Is it so with us? "The trouble with organization is it's just like perfection, the more you have the more you want." Gertrude Stein.


No use wading through Sociological swamps how breakdown of family-church-community-morals "We lost our roots" causes fidgety kids in the suburb, builds huge head-shrink industry, drives all to dope. Those folks spent all their time trying to figure out why it got this way. They never found out, therefore, where it had got to. Let alone getting to things to do about it.

Obviously, it's all but over. Even if you don't, as I haven't yet, bring in the Big Bomb.

And what this realization has done is to create a huge number of people who are Immigrants in their own native land. This may be almost the first time it's happened. Always, before, there was somewhere to go. Even Moses could march his folks away.

But this is the full circle. Uruburus has taken his tail in his mouth. Man has always moved westerly, now is piling up on the Pacific Cliffs, and Japan is flooding back on us. It is all One. At last.


It's hard to say what to do about it, because it may be too late, and what small things are being done about it are just now starting. Or say it: It may be all over already, and it isn't even started yet.

The "Total Assault on the Culture" by Ed Sanders, and by Diggers, and all who identify with the Hip, will certainly produce a whelm of beautiful souls, it already has. Whether it will save the species is a very grave, and doubtful, question.

Immigrants on their own native soil have already established a style which has much to commend it. We have kicked the habits of Success, Ambition, Cleanliness/Godliness, Duty, Purpose, Loyalty, Citizenship, and in some rare and truly beautiful instances, as with Allen Ginsberg, the loss of European sense of "Self."

Like all Immigrants, we band together to save energy. Jews, coming to New York, banded together in sixes and nines and bought a Brownstone house, for cash. They ate together at a common table. Freed of rent and eating well and easy (you can feed 12 or more people for the same price as 3), they could turn their pushcarts into million-dollar estates.

Today their children get high together. Work little, eat well, ball like crazy, and use all their energy to perfect their own beings, and to help the perfection of others.

It may be an ugly word in America, but this is a religious revolution, just like the first one, and less hung up. Like, everybody fucks.

The worst Persian voluptuary could not have dreamed our most ordinary day.


Gluttony, greed, lack of compassion, has caused America to become the most despised nation on Earth. The sad thing is, my Polish Lady tells me, we were throughout her youth, and still are, or could be, the hope of all.

We face great holocausts, terrible catastrophies, all American cities burned from within, and without.

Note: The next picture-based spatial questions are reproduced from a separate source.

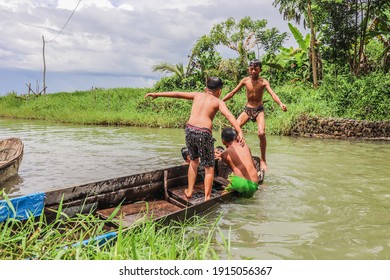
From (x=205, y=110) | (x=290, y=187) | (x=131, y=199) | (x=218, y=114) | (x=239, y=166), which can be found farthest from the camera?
(x=218, y=114)

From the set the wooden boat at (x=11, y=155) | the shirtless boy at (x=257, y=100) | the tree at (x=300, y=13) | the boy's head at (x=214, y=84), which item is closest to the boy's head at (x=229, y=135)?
the boy's head at (x=214, y=84)

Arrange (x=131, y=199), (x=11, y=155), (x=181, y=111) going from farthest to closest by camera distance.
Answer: (x=181, y=111) < (x=11, y=155) < (x=131, y=199)

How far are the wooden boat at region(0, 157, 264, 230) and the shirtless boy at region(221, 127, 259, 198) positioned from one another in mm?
166

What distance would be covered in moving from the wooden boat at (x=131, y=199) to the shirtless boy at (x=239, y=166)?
166 millimetres

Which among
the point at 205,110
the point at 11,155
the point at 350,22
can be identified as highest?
the point at 350,22

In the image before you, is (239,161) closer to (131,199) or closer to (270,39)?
(131,199)

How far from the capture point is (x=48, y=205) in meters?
3.56

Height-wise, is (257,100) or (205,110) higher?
(257,100)

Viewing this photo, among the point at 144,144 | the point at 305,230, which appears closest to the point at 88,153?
the point at 144,144

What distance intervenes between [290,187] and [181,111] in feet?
46.4

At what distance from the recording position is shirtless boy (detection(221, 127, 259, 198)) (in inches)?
200

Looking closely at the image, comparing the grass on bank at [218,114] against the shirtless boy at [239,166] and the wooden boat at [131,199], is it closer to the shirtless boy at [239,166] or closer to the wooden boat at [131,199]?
the shirtless boy at [239,166]

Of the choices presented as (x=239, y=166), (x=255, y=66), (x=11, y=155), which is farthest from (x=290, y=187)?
(x=11, y=155)

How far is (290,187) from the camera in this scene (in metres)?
6.12
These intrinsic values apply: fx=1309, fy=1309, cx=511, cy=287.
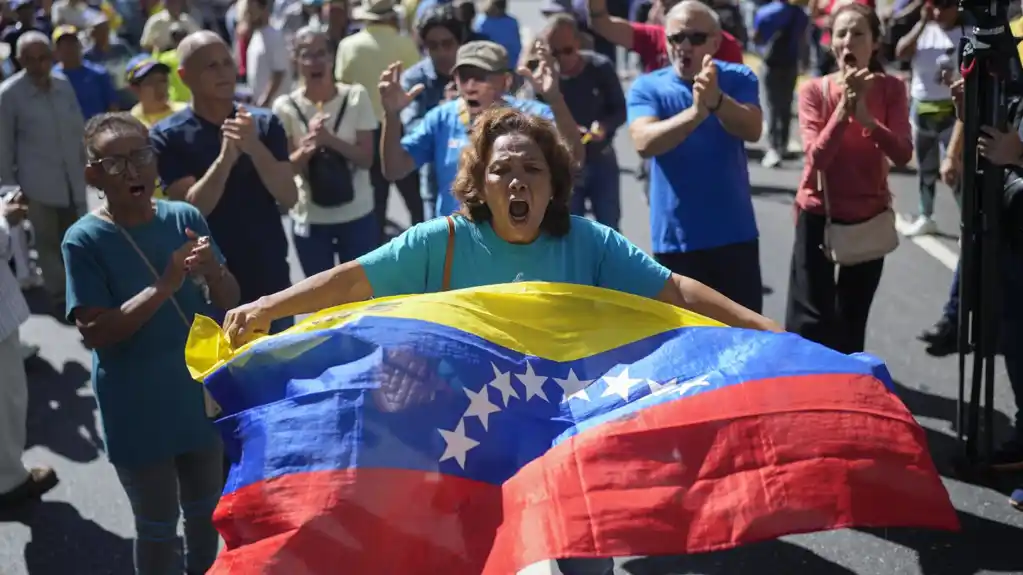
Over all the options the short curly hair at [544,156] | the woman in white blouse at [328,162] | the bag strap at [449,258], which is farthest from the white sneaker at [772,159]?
the bag strap at [449,258]

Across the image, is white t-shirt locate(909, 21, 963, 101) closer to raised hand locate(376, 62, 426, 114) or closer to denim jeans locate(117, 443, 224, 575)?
raised hand locate(376, 62, 426, 114)

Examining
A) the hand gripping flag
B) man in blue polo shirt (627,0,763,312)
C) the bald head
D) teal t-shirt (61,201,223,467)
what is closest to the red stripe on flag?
the hand gripping flag

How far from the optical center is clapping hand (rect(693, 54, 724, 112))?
18.2 ft

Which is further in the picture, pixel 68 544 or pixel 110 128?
pixel 68 544

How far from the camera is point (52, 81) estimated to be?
29.6 feet

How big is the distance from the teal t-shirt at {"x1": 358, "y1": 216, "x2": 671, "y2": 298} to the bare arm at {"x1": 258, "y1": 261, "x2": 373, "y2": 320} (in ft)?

However, our beautiful Planet will germinate -- underneath this thin skin of City, Green will come on to crack our sidewalks! Stinking air will blow away at last! The bays flow clean!

And there will be signs. We will know when to slip away and let these murderous fools rip themselves to pieces.

In the meantime, stay healthy. There are hundreds of miles to walk, and lots of work to be done. Keep your mind. We will need it. Stake out a retreat. Learn berries and nuts and fruit and small animals and all the plants. Learn water.

For there must be good men and women in the mountains, on the beaches, in all the neglected and beautiful places, so that one day we come back to ghostly cities and try to set them right.

There must not be a plan. We have always been defeated by our Plan.

In all that rubble, think of the beautiful trinkets we can wave about our heads as we dance!

As we do right now. As we do right now.